Plus, the sheriff-supported (and -supporting) Mendocino permitting model allows for a farmer-centric way to develop the cannabis economy. Before federal raids shut down the Mendocino Zip-tie program (named for the bright yellow bracelets the sheriff issued to every permitted plant), local farmers were discussing ambitious plans to centralize payroll, quality testing and the always stressful post-harvest process of bud trimming.
Beyond the growing popularity and coverage of the Emerald Cup, the branding of this culture and its famous flowers is already underway. “We want people to associate the Emerald Triangle with top shelf cannabis the way they do Napa with wine and wine tourism,” explains Tomas Balogh, board member of the EGA, which has been around in some form for four years. “We think that after prohibition, consumers will want see a regional certification that ensures they are supporting sustainable farming practices.”
Is this long-view message resonating within the sometimes inward looking Emerald Triangle farming community? Most of the two dozen farmers I spoke with at the 2012 Emerald Cup were well aware that the plant being honored that day cumulatively comprises an industry worth $6 billion to the economy of Mendocino County alone in 2010. For the bulk of the Cup’s 200-plus entrants, their work is still about mortgage payments and college tuition. Most told me they want whatever will provide the best prices next harvest. But almost everyone is bracing to wake up one day soon as law-abiding citizens whether they like it or not. The ones who plan, the ones who are good, will thrive. Many will fail. It’s called capitalism.
The world-wide post-drug war cannabis industry train has left the station. While he wouldn’t say the EGA has gained overwhelming traction with longtime black-market farmers as yet, Balogh says the group is working one by one to convince farmers that some kind of “Emerald Certification” will provide a valuable marketing tool when the chaotic dust of federal legalization settles.
Working against the Emerald farmer organization is the longstanding cultivator fear that legalization will bring about the Coors or Marlboro version of cannabis production. I think that concern is legitimate — for the run-of-the-mill farmer. But millions of consumers are going to be seeking the cannabis version of Fat Tire Ale. If the region’s cultivators band together to aim for the microbrew aficionado, the EGA thinking goes, there’s nothing to fear from Coors. Craft beer was a $7.6 billion market in 2010.
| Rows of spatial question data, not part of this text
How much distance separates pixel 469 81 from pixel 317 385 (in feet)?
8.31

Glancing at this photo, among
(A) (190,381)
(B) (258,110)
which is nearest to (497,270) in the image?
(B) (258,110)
For the plan to work, sustainable practices have to be taught, followed and certified in the Emerald Triangle. Especially to newer and younger farmers. Even Fuzzy got serious for a moment when I asked him if, alongside his own efficiently drip-irrigated crops, he sees non-sustainable practices, such as river diversion, among his farming neighbors. “We do need standards,” he admitted. “But this is basically the Emerald Cup creed: we come here to talk and to learn.”
The Mendocino County Sheriff’s Department sergeant who ran the Zip-tie cannabis permitting program told me that getting former black-market farmers together to form a business plan is “like herding cats.” Those cats are going to have to herd themselves, and soon, if the outdoor/organic farming side of the coming legal cannabis industry is going to stake its claim and ensure that a high volume, energy-intensive indoor cultivation model isn’t just assumed to be the default one.
It’s a small planet, and the EGA’s Balogh says that cultivators of America’s number-one crop have to prepare now to take advantage of the legalization free-for-all and emerge as the world’s number-one sustainable crop. “We don’t have a choice with this,” he says. “We have to get it right.”